Religion
- Affiliation: Ahmadiyya

Location
- Location: 53 Cliff Closes Road, Scunthorpe, DN15 7HT
- Country: England
- Coordinates: 53°35′11″N 0°40′25″W﻿ / ﻿53.5862752898192°N 0.6737007669256437°W

Architecture
- Style: Modern
- Established: 2002
- Completed: 17 June 2023

Specifications
- Capacity: 250
- Dome: 1
- Minaret: 1

= Baitus Salaam Mosque =

Mosque in Scunthorpe, Lincolnshire, England, United Kingdom

The Baitus Salaam (English: House of Peace) is a mosque in Scunthorpe, Lincolnshire, England and is the first purpose-built mosque of its kind to be built in the town. It was inaugurated on June 17, 2023 and can accommodate 250 worshippers, and built with a library and a community hall.

== Inauguration ==
Over 200 people attended the inauguration of the new mosque, including religious leaders (including the head of the Ahmadiyya Muslim Community - Mirza Masroor Ahmad) local MPs and members of the armed forces.

== History ==
The land upon which the mosque was built on was previously a bungalow which was acquired 20 years ago, back in 2002. During that time it served as a mission house for the community.
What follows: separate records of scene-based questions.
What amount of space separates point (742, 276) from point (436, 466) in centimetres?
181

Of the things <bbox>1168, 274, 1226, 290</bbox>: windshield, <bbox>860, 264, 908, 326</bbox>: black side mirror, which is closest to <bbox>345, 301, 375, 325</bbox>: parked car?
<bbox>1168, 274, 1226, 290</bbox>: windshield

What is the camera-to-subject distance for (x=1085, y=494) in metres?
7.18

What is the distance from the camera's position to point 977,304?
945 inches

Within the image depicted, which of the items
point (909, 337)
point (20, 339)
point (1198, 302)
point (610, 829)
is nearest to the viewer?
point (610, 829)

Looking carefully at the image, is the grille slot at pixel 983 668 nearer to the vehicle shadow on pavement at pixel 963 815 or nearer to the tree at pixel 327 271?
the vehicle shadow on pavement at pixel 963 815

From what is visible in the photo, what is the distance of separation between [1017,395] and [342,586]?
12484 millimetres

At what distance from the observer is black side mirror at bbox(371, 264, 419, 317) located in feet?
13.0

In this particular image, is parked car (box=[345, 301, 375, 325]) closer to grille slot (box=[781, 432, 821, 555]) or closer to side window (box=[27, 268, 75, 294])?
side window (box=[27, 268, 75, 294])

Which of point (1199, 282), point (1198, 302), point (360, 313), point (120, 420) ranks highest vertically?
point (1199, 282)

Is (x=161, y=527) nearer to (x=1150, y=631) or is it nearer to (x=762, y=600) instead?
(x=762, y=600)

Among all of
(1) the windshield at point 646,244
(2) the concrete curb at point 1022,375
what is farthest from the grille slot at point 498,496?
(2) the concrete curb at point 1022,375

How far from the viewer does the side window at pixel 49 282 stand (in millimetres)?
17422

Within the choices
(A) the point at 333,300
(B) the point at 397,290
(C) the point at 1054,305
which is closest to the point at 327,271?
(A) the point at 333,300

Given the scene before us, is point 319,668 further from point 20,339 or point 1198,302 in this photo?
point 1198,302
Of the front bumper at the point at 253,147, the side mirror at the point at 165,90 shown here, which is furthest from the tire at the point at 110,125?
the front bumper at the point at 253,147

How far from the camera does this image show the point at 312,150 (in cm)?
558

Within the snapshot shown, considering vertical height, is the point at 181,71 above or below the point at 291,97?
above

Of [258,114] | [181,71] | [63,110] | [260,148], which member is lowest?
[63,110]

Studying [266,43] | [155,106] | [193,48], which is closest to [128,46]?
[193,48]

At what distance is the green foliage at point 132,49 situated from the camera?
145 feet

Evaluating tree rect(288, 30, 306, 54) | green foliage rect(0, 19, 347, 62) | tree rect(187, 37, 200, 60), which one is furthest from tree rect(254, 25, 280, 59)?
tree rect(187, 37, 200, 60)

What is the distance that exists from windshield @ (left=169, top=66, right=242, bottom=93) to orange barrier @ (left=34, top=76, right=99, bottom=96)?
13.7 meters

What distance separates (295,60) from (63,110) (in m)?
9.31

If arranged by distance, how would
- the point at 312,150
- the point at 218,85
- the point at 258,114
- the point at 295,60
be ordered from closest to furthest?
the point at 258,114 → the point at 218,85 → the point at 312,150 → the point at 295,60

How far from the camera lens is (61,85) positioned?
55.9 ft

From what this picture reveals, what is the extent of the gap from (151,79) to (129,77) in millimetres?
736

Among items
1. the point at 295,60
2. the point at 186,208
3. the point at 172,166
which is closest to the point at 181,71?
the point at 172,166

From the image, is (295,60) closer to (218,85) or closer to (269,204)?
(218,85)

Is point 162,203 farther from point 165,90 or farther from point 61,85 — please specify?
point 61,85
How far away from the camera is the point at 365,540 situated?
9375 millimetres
Over time, the community accumulated funds by itself to expand and convert the area, as the bungalow soon proved to be insufficient.

In 2016, a proposal for a purpose-built mosque was submitted to the council, which was initially objected to by the local community as 37 letters of objections were sent. Following approval by the council the existing bungalow was demolished, two years later, in 2018, the foundation stone was laid for the mosque.